OPPONENTS DIVIDED: Complex as the politics of Sialkot city is – biradiris play a significant role as do the many business families – it can also be reduced to a simple equation: add the devotion of the electorate to Nawaz Sharif and subtract the unease felt towards KhwajaAsif to determine the margin of Asif’s eventual victory.

“Khwaja Asif doesn’t let party workers and ordinary people near him. He only has time for investors, people who can put money in his campaign,” said Saleem Kalamkar, a local journalist. “And the investors don’t do it out of love. They are scared because they know if he wins, he can set the labour department and other agencies loose on their factories.”

Imran Ashraf, a former Asif protégé and two-term MPA who recently quit the PML-N and joined the PTI to take on Asif, said: “The PML-N always wins here because no other party contests against them. The voters haven’t had a genuine alternative, a strong candidate to choose.”But the PTI, which has set its sights on the city seats (NA-110, PP-122 and PP-123), is hamstrung by uncertainty over ticket allocation. Ashraf, who is vying for the PTI ticket in NA-110 with Usman Dar, a 38-year-old first time politician, said:

“It’s unfortunate. People should have been nominated a month ago. As a new party, PTI has to go out and target all voters. The established parties only have to target people who are unhappy with them.”

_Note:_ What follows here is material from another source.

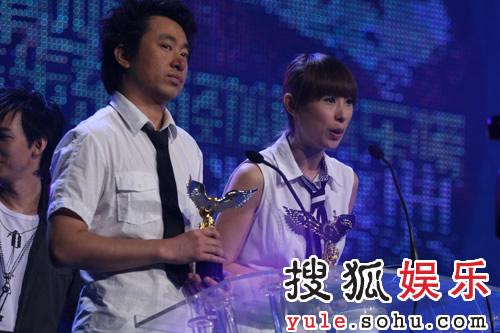 独家:s翼乐团和信乐团夺得两大组合奖项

Over at his campaign headquarters, Dar, surrounded by posters advertising him as the PTI candidate for PP-122, believes he has now secured the ticket for NA-110: “It’s like this: until last week, Ashraf was on NA-110, but then the decision was reviewed and the party decided I would be the better candidate.”

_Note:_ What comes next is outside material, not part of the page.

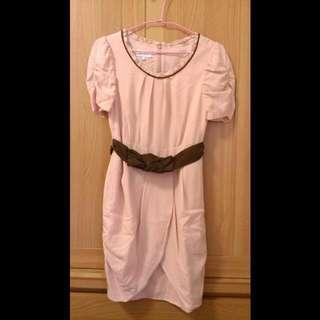 IRIS粉紅洋裝二手,M號,花瓣造型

Dar added: “I think the decision is final. I saw a ticker on TV yesterday.”

Less encumbered by uncertainty over tickets is Arshad Mehmood Baggu, the Jamaat-i-Islami candidate for NA-110 who won an MPA seat in 2002, but stayed out in 2008 because of the JI’s nationwide boycott.

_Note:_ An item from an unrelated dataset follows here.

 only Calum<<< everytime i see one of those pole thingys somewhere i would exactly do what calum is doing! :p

“The PTI will be a big factor,” the fast-talking Baggu said. “But the contest will be between me and Khwaja Asif.”

While wary of predicting victory, Baggu does think he has an ace up his sleeve: “The PPP came to me and said that we (the PPP) can’t defeat Khwaja Asif. So we’ll support someone who can. Firdous Ashiq Awan will withdraw her papers before the election and will support me.”

Awan, whose base is a neighbouring, rural constituency of Sialkot, is the final piece of the likely major opposition to Khwaja Asif.

Unable to find a strong candidate in NA-110 but having bagged 32,000 votes in the last election, the PPP high command has drafted in Awan to contest against Asif, in addition to her preferred seat, NA-111. Awan, though, is unsure if she will eventually contest both seats.

For Asif, seeing the popular PTI a house still divided and recognising the implausibility of the JI and PPP working together to unseat him, it is already time to start thinking about the future.

“In another five years, a new leadership (of the PML-N in Sialkot) should arise. I’ve had a long time. It’s about time,” Asif said.